Week 4 Open Data
This week, we had Professor Deena Engel and Vicky Steeves come in as guest speakers to talk about open data. I took Deena’s Database Design and Web Implementation class in fall 2018, so I have some prior knowledge of public datasets and data manipulation. Nevertheless, I still learned a lot from the talk this Wednesday.
Fantastic Datasets and Where to Find Them
When taking Deena’s database class, we were encouraged to pick our own datasets for assignments. I remember spending quite some time looking for interesting datasets on Kaggle, and here is one of the datasets I ended up using: Video Game Sales | Kaggle. Although Kaggle is a great place to find open datasets, I’d love to learn about more sites with great datasets, so the question I added for Deena and Vicky beforehand was: “what are some best places to find good open datasets? “. Vicky introduced Awesome Public Datasets, which is a topic-centric list of high-quality open data sources. Compared to Kaggle, it has more specific categories, and it seems like the sources of the data are more reliable (I looked into several datasets under the category of healthcare). I will definitely consider using datasets from this list for future data science projects.
Licensing
I’ve already learned about the importance of licensing for open source projects through the lectures this semester, and I further learned about the licensing issues for open data from the talk.
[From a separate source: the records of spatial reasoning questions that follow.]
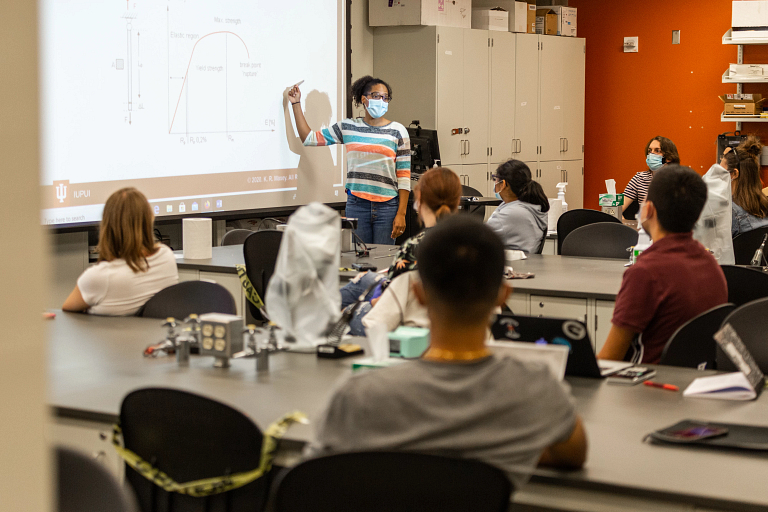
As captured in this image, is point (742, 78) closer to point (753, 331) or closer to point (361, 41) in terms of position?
point (361, 41)

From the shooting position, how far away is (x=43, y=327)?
0.34 metres

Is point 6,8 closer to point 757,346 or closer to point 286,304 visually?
point 286,304

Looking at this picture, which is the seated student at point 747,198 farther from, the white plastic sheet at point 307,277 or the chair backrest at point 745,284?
the white plastic sheet at point 307,277

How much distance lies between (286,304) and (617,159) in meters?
7.19

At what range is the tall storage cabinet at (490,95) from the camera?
712 cm

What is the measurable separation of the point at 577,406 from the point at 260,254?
2.37 metres

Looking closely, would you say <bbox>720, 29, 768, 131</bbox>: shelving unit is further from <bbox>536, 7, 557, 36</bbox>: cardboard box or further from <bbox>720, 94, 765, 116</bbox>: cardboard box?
<bbox>536, 7, 557, 36</bbox>: cardboard box

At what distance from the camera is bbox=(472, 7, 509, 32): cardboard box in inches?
298

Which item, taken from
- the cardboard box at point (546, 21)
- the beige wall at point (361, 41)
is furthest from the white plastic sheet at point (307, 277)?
the cardboard box at point (546, 21)

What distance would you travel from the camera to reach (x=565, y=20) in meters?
8.33

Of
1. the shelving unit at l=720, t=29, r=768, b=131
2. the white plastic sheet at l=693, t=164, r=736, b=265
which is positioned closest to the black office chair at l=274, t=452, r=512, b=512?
the white plastic sheet at l=693, t=164, r=736, b=265

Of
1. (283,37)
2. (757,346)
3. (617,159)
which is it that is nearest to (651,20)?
(617,159)

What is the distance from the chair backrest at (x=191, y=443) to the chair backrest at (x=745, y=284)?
2075 mm

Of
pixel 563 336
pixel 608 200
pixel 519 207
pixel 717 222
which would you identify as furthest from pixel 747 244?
pixel 563 336
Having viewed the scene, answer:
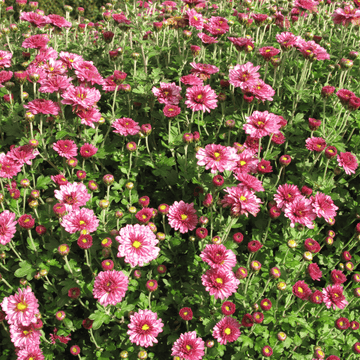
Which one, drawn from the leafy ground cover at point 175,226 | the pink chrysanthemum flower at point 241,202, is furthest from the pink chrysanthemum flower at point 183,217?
the pink chrysanthemum flower at point 241,202

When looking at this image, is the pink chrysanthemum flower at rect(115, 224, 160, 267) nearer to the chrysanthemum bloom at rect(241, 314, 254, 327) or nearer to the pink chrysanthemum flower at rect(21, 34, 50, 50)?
the chrysanthemum bloom at rect(241, 314, 254, 327)

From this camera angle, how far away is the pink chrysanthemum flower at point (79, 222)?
235 cm

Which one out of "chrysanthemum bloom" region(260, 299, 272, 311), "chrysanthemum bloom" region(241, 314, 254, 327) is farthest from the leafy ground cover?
"chrysanthemum bloom" region(260, 299, 272, 311)

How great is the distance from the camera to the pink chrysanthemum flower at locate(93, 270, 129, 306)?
84.7 inches

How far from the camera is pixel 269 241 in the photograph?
281 centimetres

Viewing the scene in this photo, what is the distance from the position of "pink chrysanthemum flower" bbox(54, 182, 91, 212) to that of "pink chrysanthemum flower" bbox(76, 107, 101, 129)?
614 mm

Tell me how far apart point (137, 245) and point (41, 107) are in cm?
161

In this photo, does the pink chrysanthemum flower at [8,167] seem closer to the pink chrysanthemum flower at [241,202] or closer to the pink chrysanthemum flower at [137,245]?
the pink chrysanthemum flower at [137,245]

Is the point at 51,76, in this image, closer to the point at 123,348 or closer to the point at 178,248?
the point at 178,248

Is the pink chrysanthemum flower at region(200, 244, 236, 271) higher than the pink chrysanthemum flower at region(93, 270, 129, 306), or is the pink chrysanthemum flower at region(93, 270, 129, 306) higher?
the pink chrysanthemum flower at region(200, 244, 236, 271)

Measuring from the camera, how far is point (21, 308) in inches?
91.0

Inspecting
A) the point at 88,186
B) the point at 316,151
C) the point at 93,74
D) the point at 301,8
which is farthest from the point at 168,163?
the point at 301,8

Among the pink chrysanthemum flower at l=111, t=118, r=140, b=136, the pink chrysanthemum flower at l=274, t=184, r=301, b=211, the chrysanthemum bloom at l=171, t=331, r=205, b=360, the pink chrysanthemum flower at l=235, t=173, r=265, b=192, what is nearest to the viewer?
the chrysanthemum bloom at l=171, t=331, r=205, b=360

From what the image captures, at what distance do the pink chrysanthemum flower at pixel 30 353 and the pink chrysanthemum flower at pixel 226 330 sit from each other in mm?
1402
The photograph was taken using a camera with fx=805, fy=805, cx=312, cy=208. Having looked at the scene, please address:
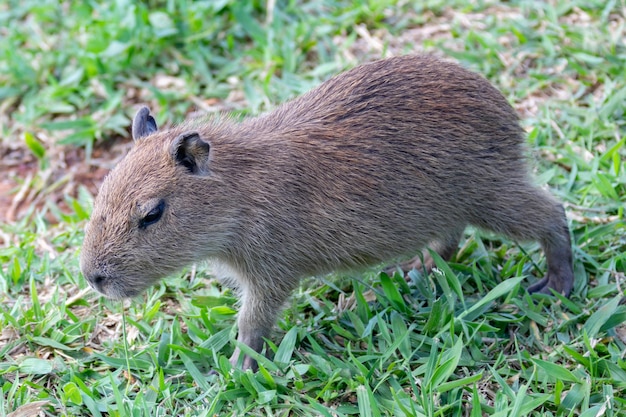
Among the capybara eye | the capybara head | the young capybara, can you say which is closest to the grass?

In the past, I didn’t really pay attention to the licenses of datasets on the web, so I was surprised when I learned that you can actually filter by licenses on Kaggle. Vicky mentioned that in order to use data collected from social media sites like Facebook and Twitter, you will have to sign contracts with these big companies before use the data for research, and the companies will review your work before publication. I wonder if this will harm academic freedom or compromise the integrity of the research.
Beautiful, Beautiful Soup
Deena and Vicky also introduced Beautiful Soup, a Python library for collecting data from webpages. As someone who works with web scraping a lot, I can’t imagine life without Beautiful Soup. When I first heard about it in Deena’s database class, I was reluctant to use it ~because the name kinda sounded like bs to me~. But after I actually started to use it, I was impressed by how powerful it is. Vicky said that she used to loop through the entire HTML to scrape data, and Beautiful Soup has made things 1,000 times easier. I believe this is no exaggeration.
Deena mentioned that the name of Beautiful Soup might be an Alice in Wonderland reference, which explains the illustration and sample HTML content on the documentation page.
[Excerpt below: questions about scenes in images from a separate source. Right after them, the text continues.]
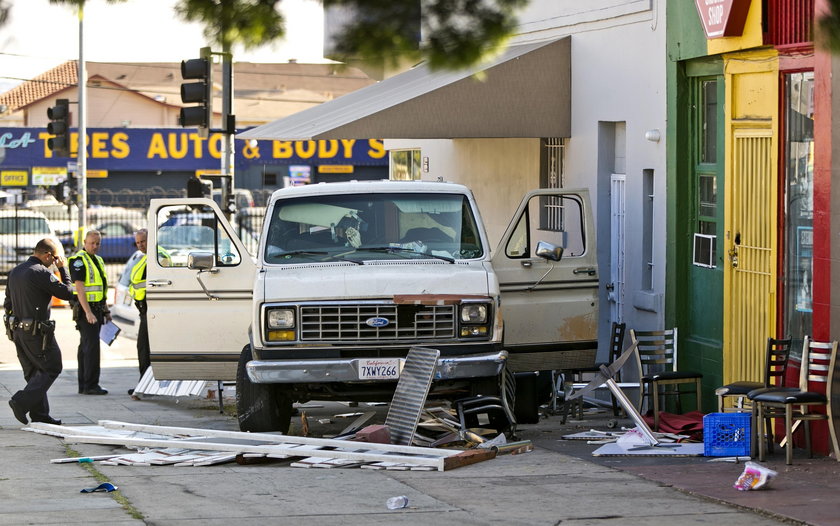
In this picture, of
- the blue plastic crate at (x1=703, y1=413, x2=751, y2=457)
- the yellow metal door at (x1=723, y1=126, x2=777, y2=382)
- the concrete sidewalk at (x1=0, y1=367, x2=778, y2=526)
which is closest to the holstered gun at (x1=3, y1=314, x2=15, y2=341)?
the concrete sidewalk at (x1=0, y1=367, x2=778, y2=526)

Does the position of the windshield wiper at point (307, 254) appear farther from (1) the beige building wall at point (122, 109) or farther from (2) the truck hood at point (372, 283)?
(1) the beige building wall at point (122, 109)

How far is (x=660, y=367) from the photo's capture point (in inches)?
508

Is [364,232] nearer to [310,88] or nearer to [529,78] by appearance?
[529,78]

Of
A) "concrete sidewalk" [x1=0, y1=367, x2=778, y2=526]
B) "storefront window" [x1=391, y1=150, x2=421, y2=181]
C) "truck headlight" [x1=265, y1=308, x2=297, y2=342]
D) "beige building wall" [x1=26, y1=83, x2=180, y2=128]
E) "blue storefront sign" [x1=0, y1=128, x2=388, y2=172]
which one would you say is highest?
"beige building wall" [x1=26, y1=83, x2=180, y2=128]

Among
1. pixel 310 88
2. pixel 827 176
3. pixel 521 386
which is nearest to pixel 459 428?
pixel 521 386

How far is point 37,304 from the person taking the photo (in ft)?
40.2

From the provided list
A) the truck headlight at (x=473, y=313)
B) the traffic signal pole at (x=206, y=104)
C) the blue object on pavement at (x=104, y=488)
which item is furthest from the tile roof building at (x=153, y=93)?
the blue object on pavement at (x=104, y=488)

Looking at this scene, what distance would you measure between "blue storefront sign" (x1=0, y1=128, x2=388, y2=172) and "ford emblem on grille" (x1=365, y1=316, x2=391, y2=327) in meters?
36.3

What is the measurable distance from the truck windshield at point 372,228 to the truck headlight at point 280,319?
0.78m

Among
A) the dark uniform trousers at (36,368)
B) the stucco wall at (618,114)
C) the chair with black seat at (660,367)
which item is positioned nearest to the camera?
the chair with black seat at (660,367)

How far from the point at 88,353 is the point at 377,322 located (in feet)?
17.6

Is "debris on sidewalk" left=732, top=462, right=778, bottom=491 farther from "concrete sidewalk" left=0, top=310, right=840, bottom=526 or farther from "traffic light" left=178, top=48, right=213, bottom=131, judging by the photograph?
"traffic light" left=178, top=48, right=213, bottom=131

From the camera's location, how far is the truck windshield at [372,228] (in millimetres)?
11609

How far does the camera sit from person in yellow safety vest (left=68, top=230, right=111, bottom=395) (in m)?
14.9
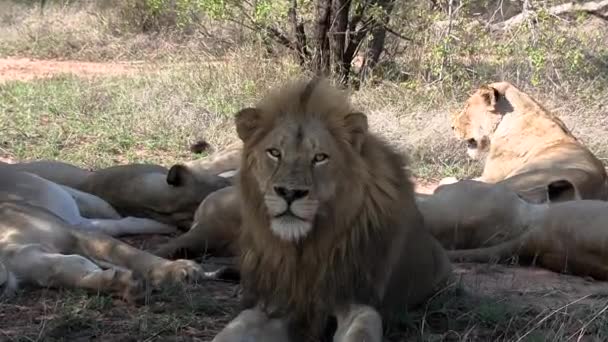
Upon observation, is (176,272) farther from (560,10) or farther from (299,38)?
(560,10)

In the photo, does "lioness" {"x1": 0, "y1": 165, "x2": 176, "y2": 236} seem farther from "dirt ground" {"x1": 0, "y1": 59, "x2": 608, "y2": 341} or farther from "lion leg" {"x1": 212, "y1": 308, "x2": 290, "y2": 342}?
"lion leg" {"x1": 212, "y1": 308, "x2": 290, "y2": 342}

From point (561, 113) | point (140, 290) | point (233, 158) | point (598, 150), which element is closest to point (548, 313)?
point (140, 290)

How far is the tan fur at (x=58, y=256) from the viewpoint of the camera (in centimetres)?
399

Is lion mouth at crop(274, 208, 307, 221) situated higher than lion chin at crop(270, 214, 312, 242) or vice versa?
lion mouth at crop(274, 208, 307, 221)

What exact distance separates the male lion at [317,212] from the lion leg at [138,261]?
68cm

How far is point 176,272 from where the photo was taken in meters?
4.20

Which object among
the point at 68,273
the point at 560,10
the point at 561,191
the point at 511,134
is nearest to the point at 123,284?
the point at 68,273

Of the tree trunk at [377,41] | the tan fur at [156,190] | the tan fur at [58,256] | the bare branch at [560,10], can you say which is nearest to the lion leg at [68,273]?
the tan fur at [58,256]

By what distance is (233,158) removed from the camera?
5910mm

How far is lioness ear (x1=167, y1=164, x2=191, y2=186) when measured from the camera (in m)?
5.30

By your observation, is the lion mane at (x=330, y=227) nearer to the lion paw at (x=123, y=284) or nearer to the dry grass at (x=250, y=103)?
the dry grass at (x=250, y=103)

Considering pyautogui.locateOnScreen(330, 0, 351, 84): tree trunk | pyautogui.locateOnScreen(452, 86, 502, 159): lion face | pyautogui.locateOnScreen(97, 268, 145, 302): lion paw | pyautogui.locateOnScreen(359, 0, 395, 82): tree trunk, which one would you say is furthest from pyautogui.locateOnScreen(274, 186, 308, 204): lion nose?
pyautogui.locateOnScreen(359, 0, 395, 82): tree trunk

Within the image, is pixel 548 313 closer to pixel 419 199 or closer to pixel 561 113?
pixel 419 199

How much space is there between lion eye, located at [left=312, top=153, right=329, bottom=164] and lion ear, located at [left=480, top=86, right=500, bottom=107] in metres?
4.10
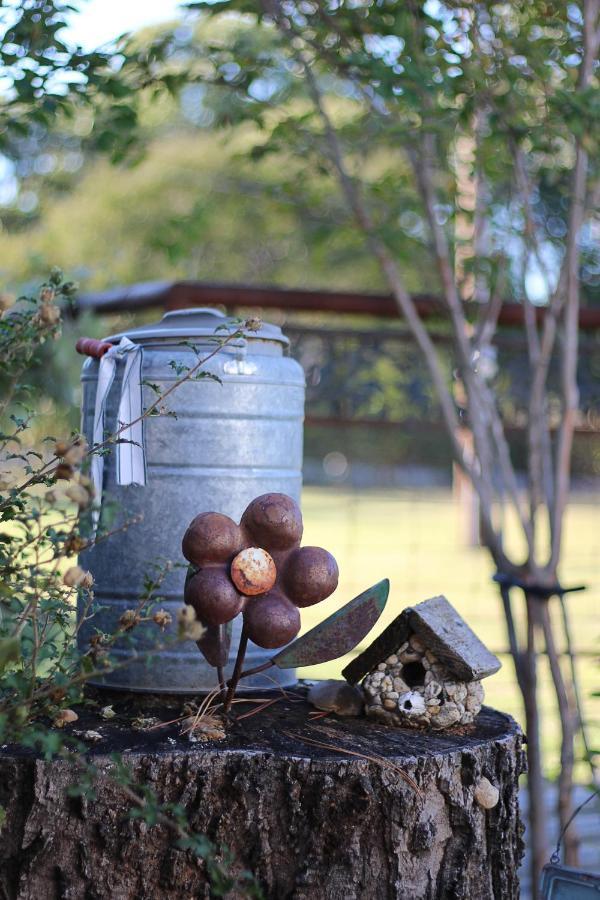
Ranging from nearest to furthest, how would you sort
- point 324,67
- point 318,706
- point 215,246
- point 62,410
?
point 318,706
point 324,67
point 62,410
point 215,246

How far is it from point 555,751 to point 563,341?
2.41 metres

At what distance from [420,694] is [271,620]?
325 millimetres

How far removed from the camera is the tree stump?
1.48 meters

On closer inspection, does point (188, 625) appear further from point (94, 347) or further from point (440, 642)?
point (94, 347)

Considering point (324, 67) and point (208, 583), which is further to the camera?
point (324, 67)

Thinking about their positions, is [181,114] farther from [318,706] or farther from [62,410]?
[318,706]

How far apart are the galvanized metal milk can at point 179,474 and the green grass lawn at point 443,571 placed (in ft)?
3.46

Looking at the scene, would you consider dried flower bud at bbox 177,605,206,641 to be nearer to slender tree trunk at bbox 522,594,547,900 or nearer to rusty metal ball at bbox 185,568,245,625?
rusty metal ball at bbox 185,568,245,625

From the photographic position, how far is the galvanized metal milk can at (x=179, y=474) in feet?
6.04

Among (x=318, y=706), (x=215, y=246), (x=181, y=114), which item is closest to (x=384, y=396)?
(x=318, y=706)

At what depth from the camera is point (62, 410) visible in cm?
324

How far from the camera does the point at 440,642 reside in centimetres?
168

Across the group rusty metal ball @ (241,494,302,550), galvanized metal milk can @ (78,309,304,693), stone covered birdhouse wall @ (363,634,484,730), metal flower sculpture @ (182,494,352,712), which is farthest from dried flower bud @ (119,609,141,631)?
stone covered birdhouse wall @ (363,634,484,730)

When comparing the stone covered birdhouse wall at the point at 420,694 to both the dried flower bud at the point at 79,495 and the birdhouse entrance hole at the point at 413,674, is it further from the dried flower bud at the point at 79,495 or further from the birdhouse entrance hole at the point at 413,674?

I have always been curious about the name origin of Beautiful Soup, so I have done some research before on where the library got its name from. Another saying is that the library is named after the term tag soup, which is a pejorative for bad and incorrect HTML. No matter where the name came from, the name is still hilarious to me. I remember when writing a web scraping script one day, my friend saw the code and laughed at it. “soup = BeautifulSoup(driver.page_source, ‘html.parser’)
? What is that code?”
Is Excel Bad?
Vicky brought up a really interesting case of an Excel error that changed the history, and the conclusion was that the Excel spreadsheet can be very unreliable. However, after reading more about the Reinhart and Rogoff controversy (e.g. Is the evidence for austerity based on an Excel spreadsheet error? - The Washington Post ), it seems like the Excel error itself was not fatal, and there are many other factors that have led to the flawed results. Though, with all the more advanced tools for data analysis available today, it does feel that Excel has become obsolete.